Chou-rave

Chou-rave

chou rave

Certains légumes ne nous sourient pas vraiment sur l’étal de nos primeurs et on a tendance à oublier de les déposer dans nos paniers…

Pour nous, c’était le cas du chou-rave… zoom sur une super redécouverte !

CAPITAL SANTE

Le chou-rave fait partie des crucifères, une famille botanique qui contribuerait à nous protéger des cancers, particulièrement celui du poumon.  Le chou-rave est également une excellente source de vitamines C.

UN PEU D’HISTOIRE

Le terme « chou-rave » est apparu dans la langue française en 1600. En latin, caulo-rapa veut dire « chou-navet »

Dans certaines régions de France, on l’appelle « colrave » ou « chou pommé » et, pour le décrire botaniquement, on dira qu’il s’agit d’un tubercule aérien, le chou-rave n’étant pas à proprement parler une racine, mais plutôt un renflement de la tige.

| Données disponibles |

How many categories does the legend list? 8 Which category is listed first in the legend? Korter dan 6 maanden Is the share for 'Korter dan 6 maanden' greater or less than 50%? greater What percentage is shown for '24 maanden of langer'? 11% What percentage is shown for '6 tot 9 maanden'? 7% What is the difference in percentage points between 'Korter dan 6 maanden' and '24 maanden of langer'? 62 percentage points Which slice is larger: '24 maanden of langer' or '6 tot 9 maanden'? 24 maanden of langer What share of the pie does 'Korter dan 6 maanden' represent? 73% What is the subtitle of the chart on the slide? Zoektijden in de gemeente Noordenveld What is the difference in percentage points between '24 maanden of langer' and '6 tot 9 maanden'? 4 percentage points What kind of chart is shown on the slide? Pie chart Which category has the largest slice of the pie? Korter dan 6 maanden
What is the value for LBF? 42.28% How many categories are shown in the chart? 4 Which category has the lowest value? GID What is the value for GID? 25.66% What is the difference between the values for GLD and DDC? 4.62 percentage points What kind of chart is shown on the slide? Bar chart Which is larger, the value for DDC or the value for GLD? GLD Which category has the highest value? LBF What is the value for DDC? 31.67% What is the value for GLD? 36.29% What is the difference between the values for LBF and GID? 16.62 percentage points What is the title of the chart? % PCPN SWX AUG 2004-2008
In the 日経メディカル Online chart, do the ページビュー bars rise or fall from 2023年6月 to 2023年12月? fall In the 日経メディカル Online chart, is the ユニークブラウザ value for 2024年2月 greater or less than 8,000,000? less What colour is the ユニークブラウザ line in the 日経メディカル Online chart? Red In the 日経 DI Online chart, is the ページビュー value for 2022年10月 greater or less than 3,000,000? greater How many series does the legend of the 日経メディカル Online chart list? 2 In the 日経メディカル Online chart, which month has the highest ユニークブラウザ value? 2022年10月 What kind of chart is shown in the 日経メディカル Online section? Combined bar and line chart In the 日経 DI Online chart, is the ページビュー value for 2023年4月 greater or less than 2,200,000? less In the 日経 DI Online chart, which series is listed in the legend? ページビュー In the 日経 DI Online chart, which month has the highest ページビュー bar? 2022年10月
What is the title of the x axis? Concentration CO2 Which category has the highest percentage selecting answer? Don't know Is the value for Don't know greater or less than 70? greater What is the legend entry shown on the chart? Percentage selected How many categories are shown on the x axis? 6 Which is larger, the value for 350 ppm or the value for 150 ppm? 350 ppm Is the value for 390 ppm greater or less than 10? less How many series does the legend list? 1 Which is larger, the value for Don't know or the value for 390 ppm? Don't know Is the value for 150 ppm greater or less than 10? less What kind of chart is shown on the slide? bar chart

| Activité 1 |
D'après le texte sur le chou-rave, pourquoi décrit-on botaniquement ce légume comme un « tubercule aérien » ? Répondez en une à trois phrases.
| Activité 2 |
Poursuivez le texte sur le chou-rave à partir de sa dernière phrase.

| Votre réponse 1 |
Parce que le chou-rave n'est pas à proprement parler une racine, mais plutôt un renflement de la tige.

| Votre réponse 2 |
Ce légume fut surconsommé pendant la guerre, c’est sans doute une des raisons pour laquelle nos grands-mères l’ont très peu cuisiné.

BIEN LE CHOISIR ET LE CONSERVER

chou-raveOn le choisira de préférence avec un diamètre de cinq à sept centimètres.  Plus gros, ils risquent d’être fibreux.

Il est également possible de le trouver sur certains étals en miniature, deux ou trois centimètres. Il sera alors cuit entier, avec la peau.

Si vous avez la chance d’en trouver avec des feuilles, ne les jetez pas, elles se cuisinent comme des épinards.

Au toucher, il doit être ferme et les feuilles, si elles sont présentes, de couleur vive.

Il se conserve trois jours au réfrigérateur.

COTE CUISINE

chou-raveD’une saveur douce, il se consomme cru ou cuit.

Les enfants adorent le couper en fines lamelles et le manger cru, il fait fureur dans les boites à tartine pour changer de la classique carotte.

Le chou-rave aime être cuisiné  au gratin, en crème ou en potage, détaillé en bâtonnets et passé à la friteuse, écrasé comme des pommes de terre, sauté dans le wok et farci !

Il aime également être coupé en dés, en lamelles ou râpé dans nos salades.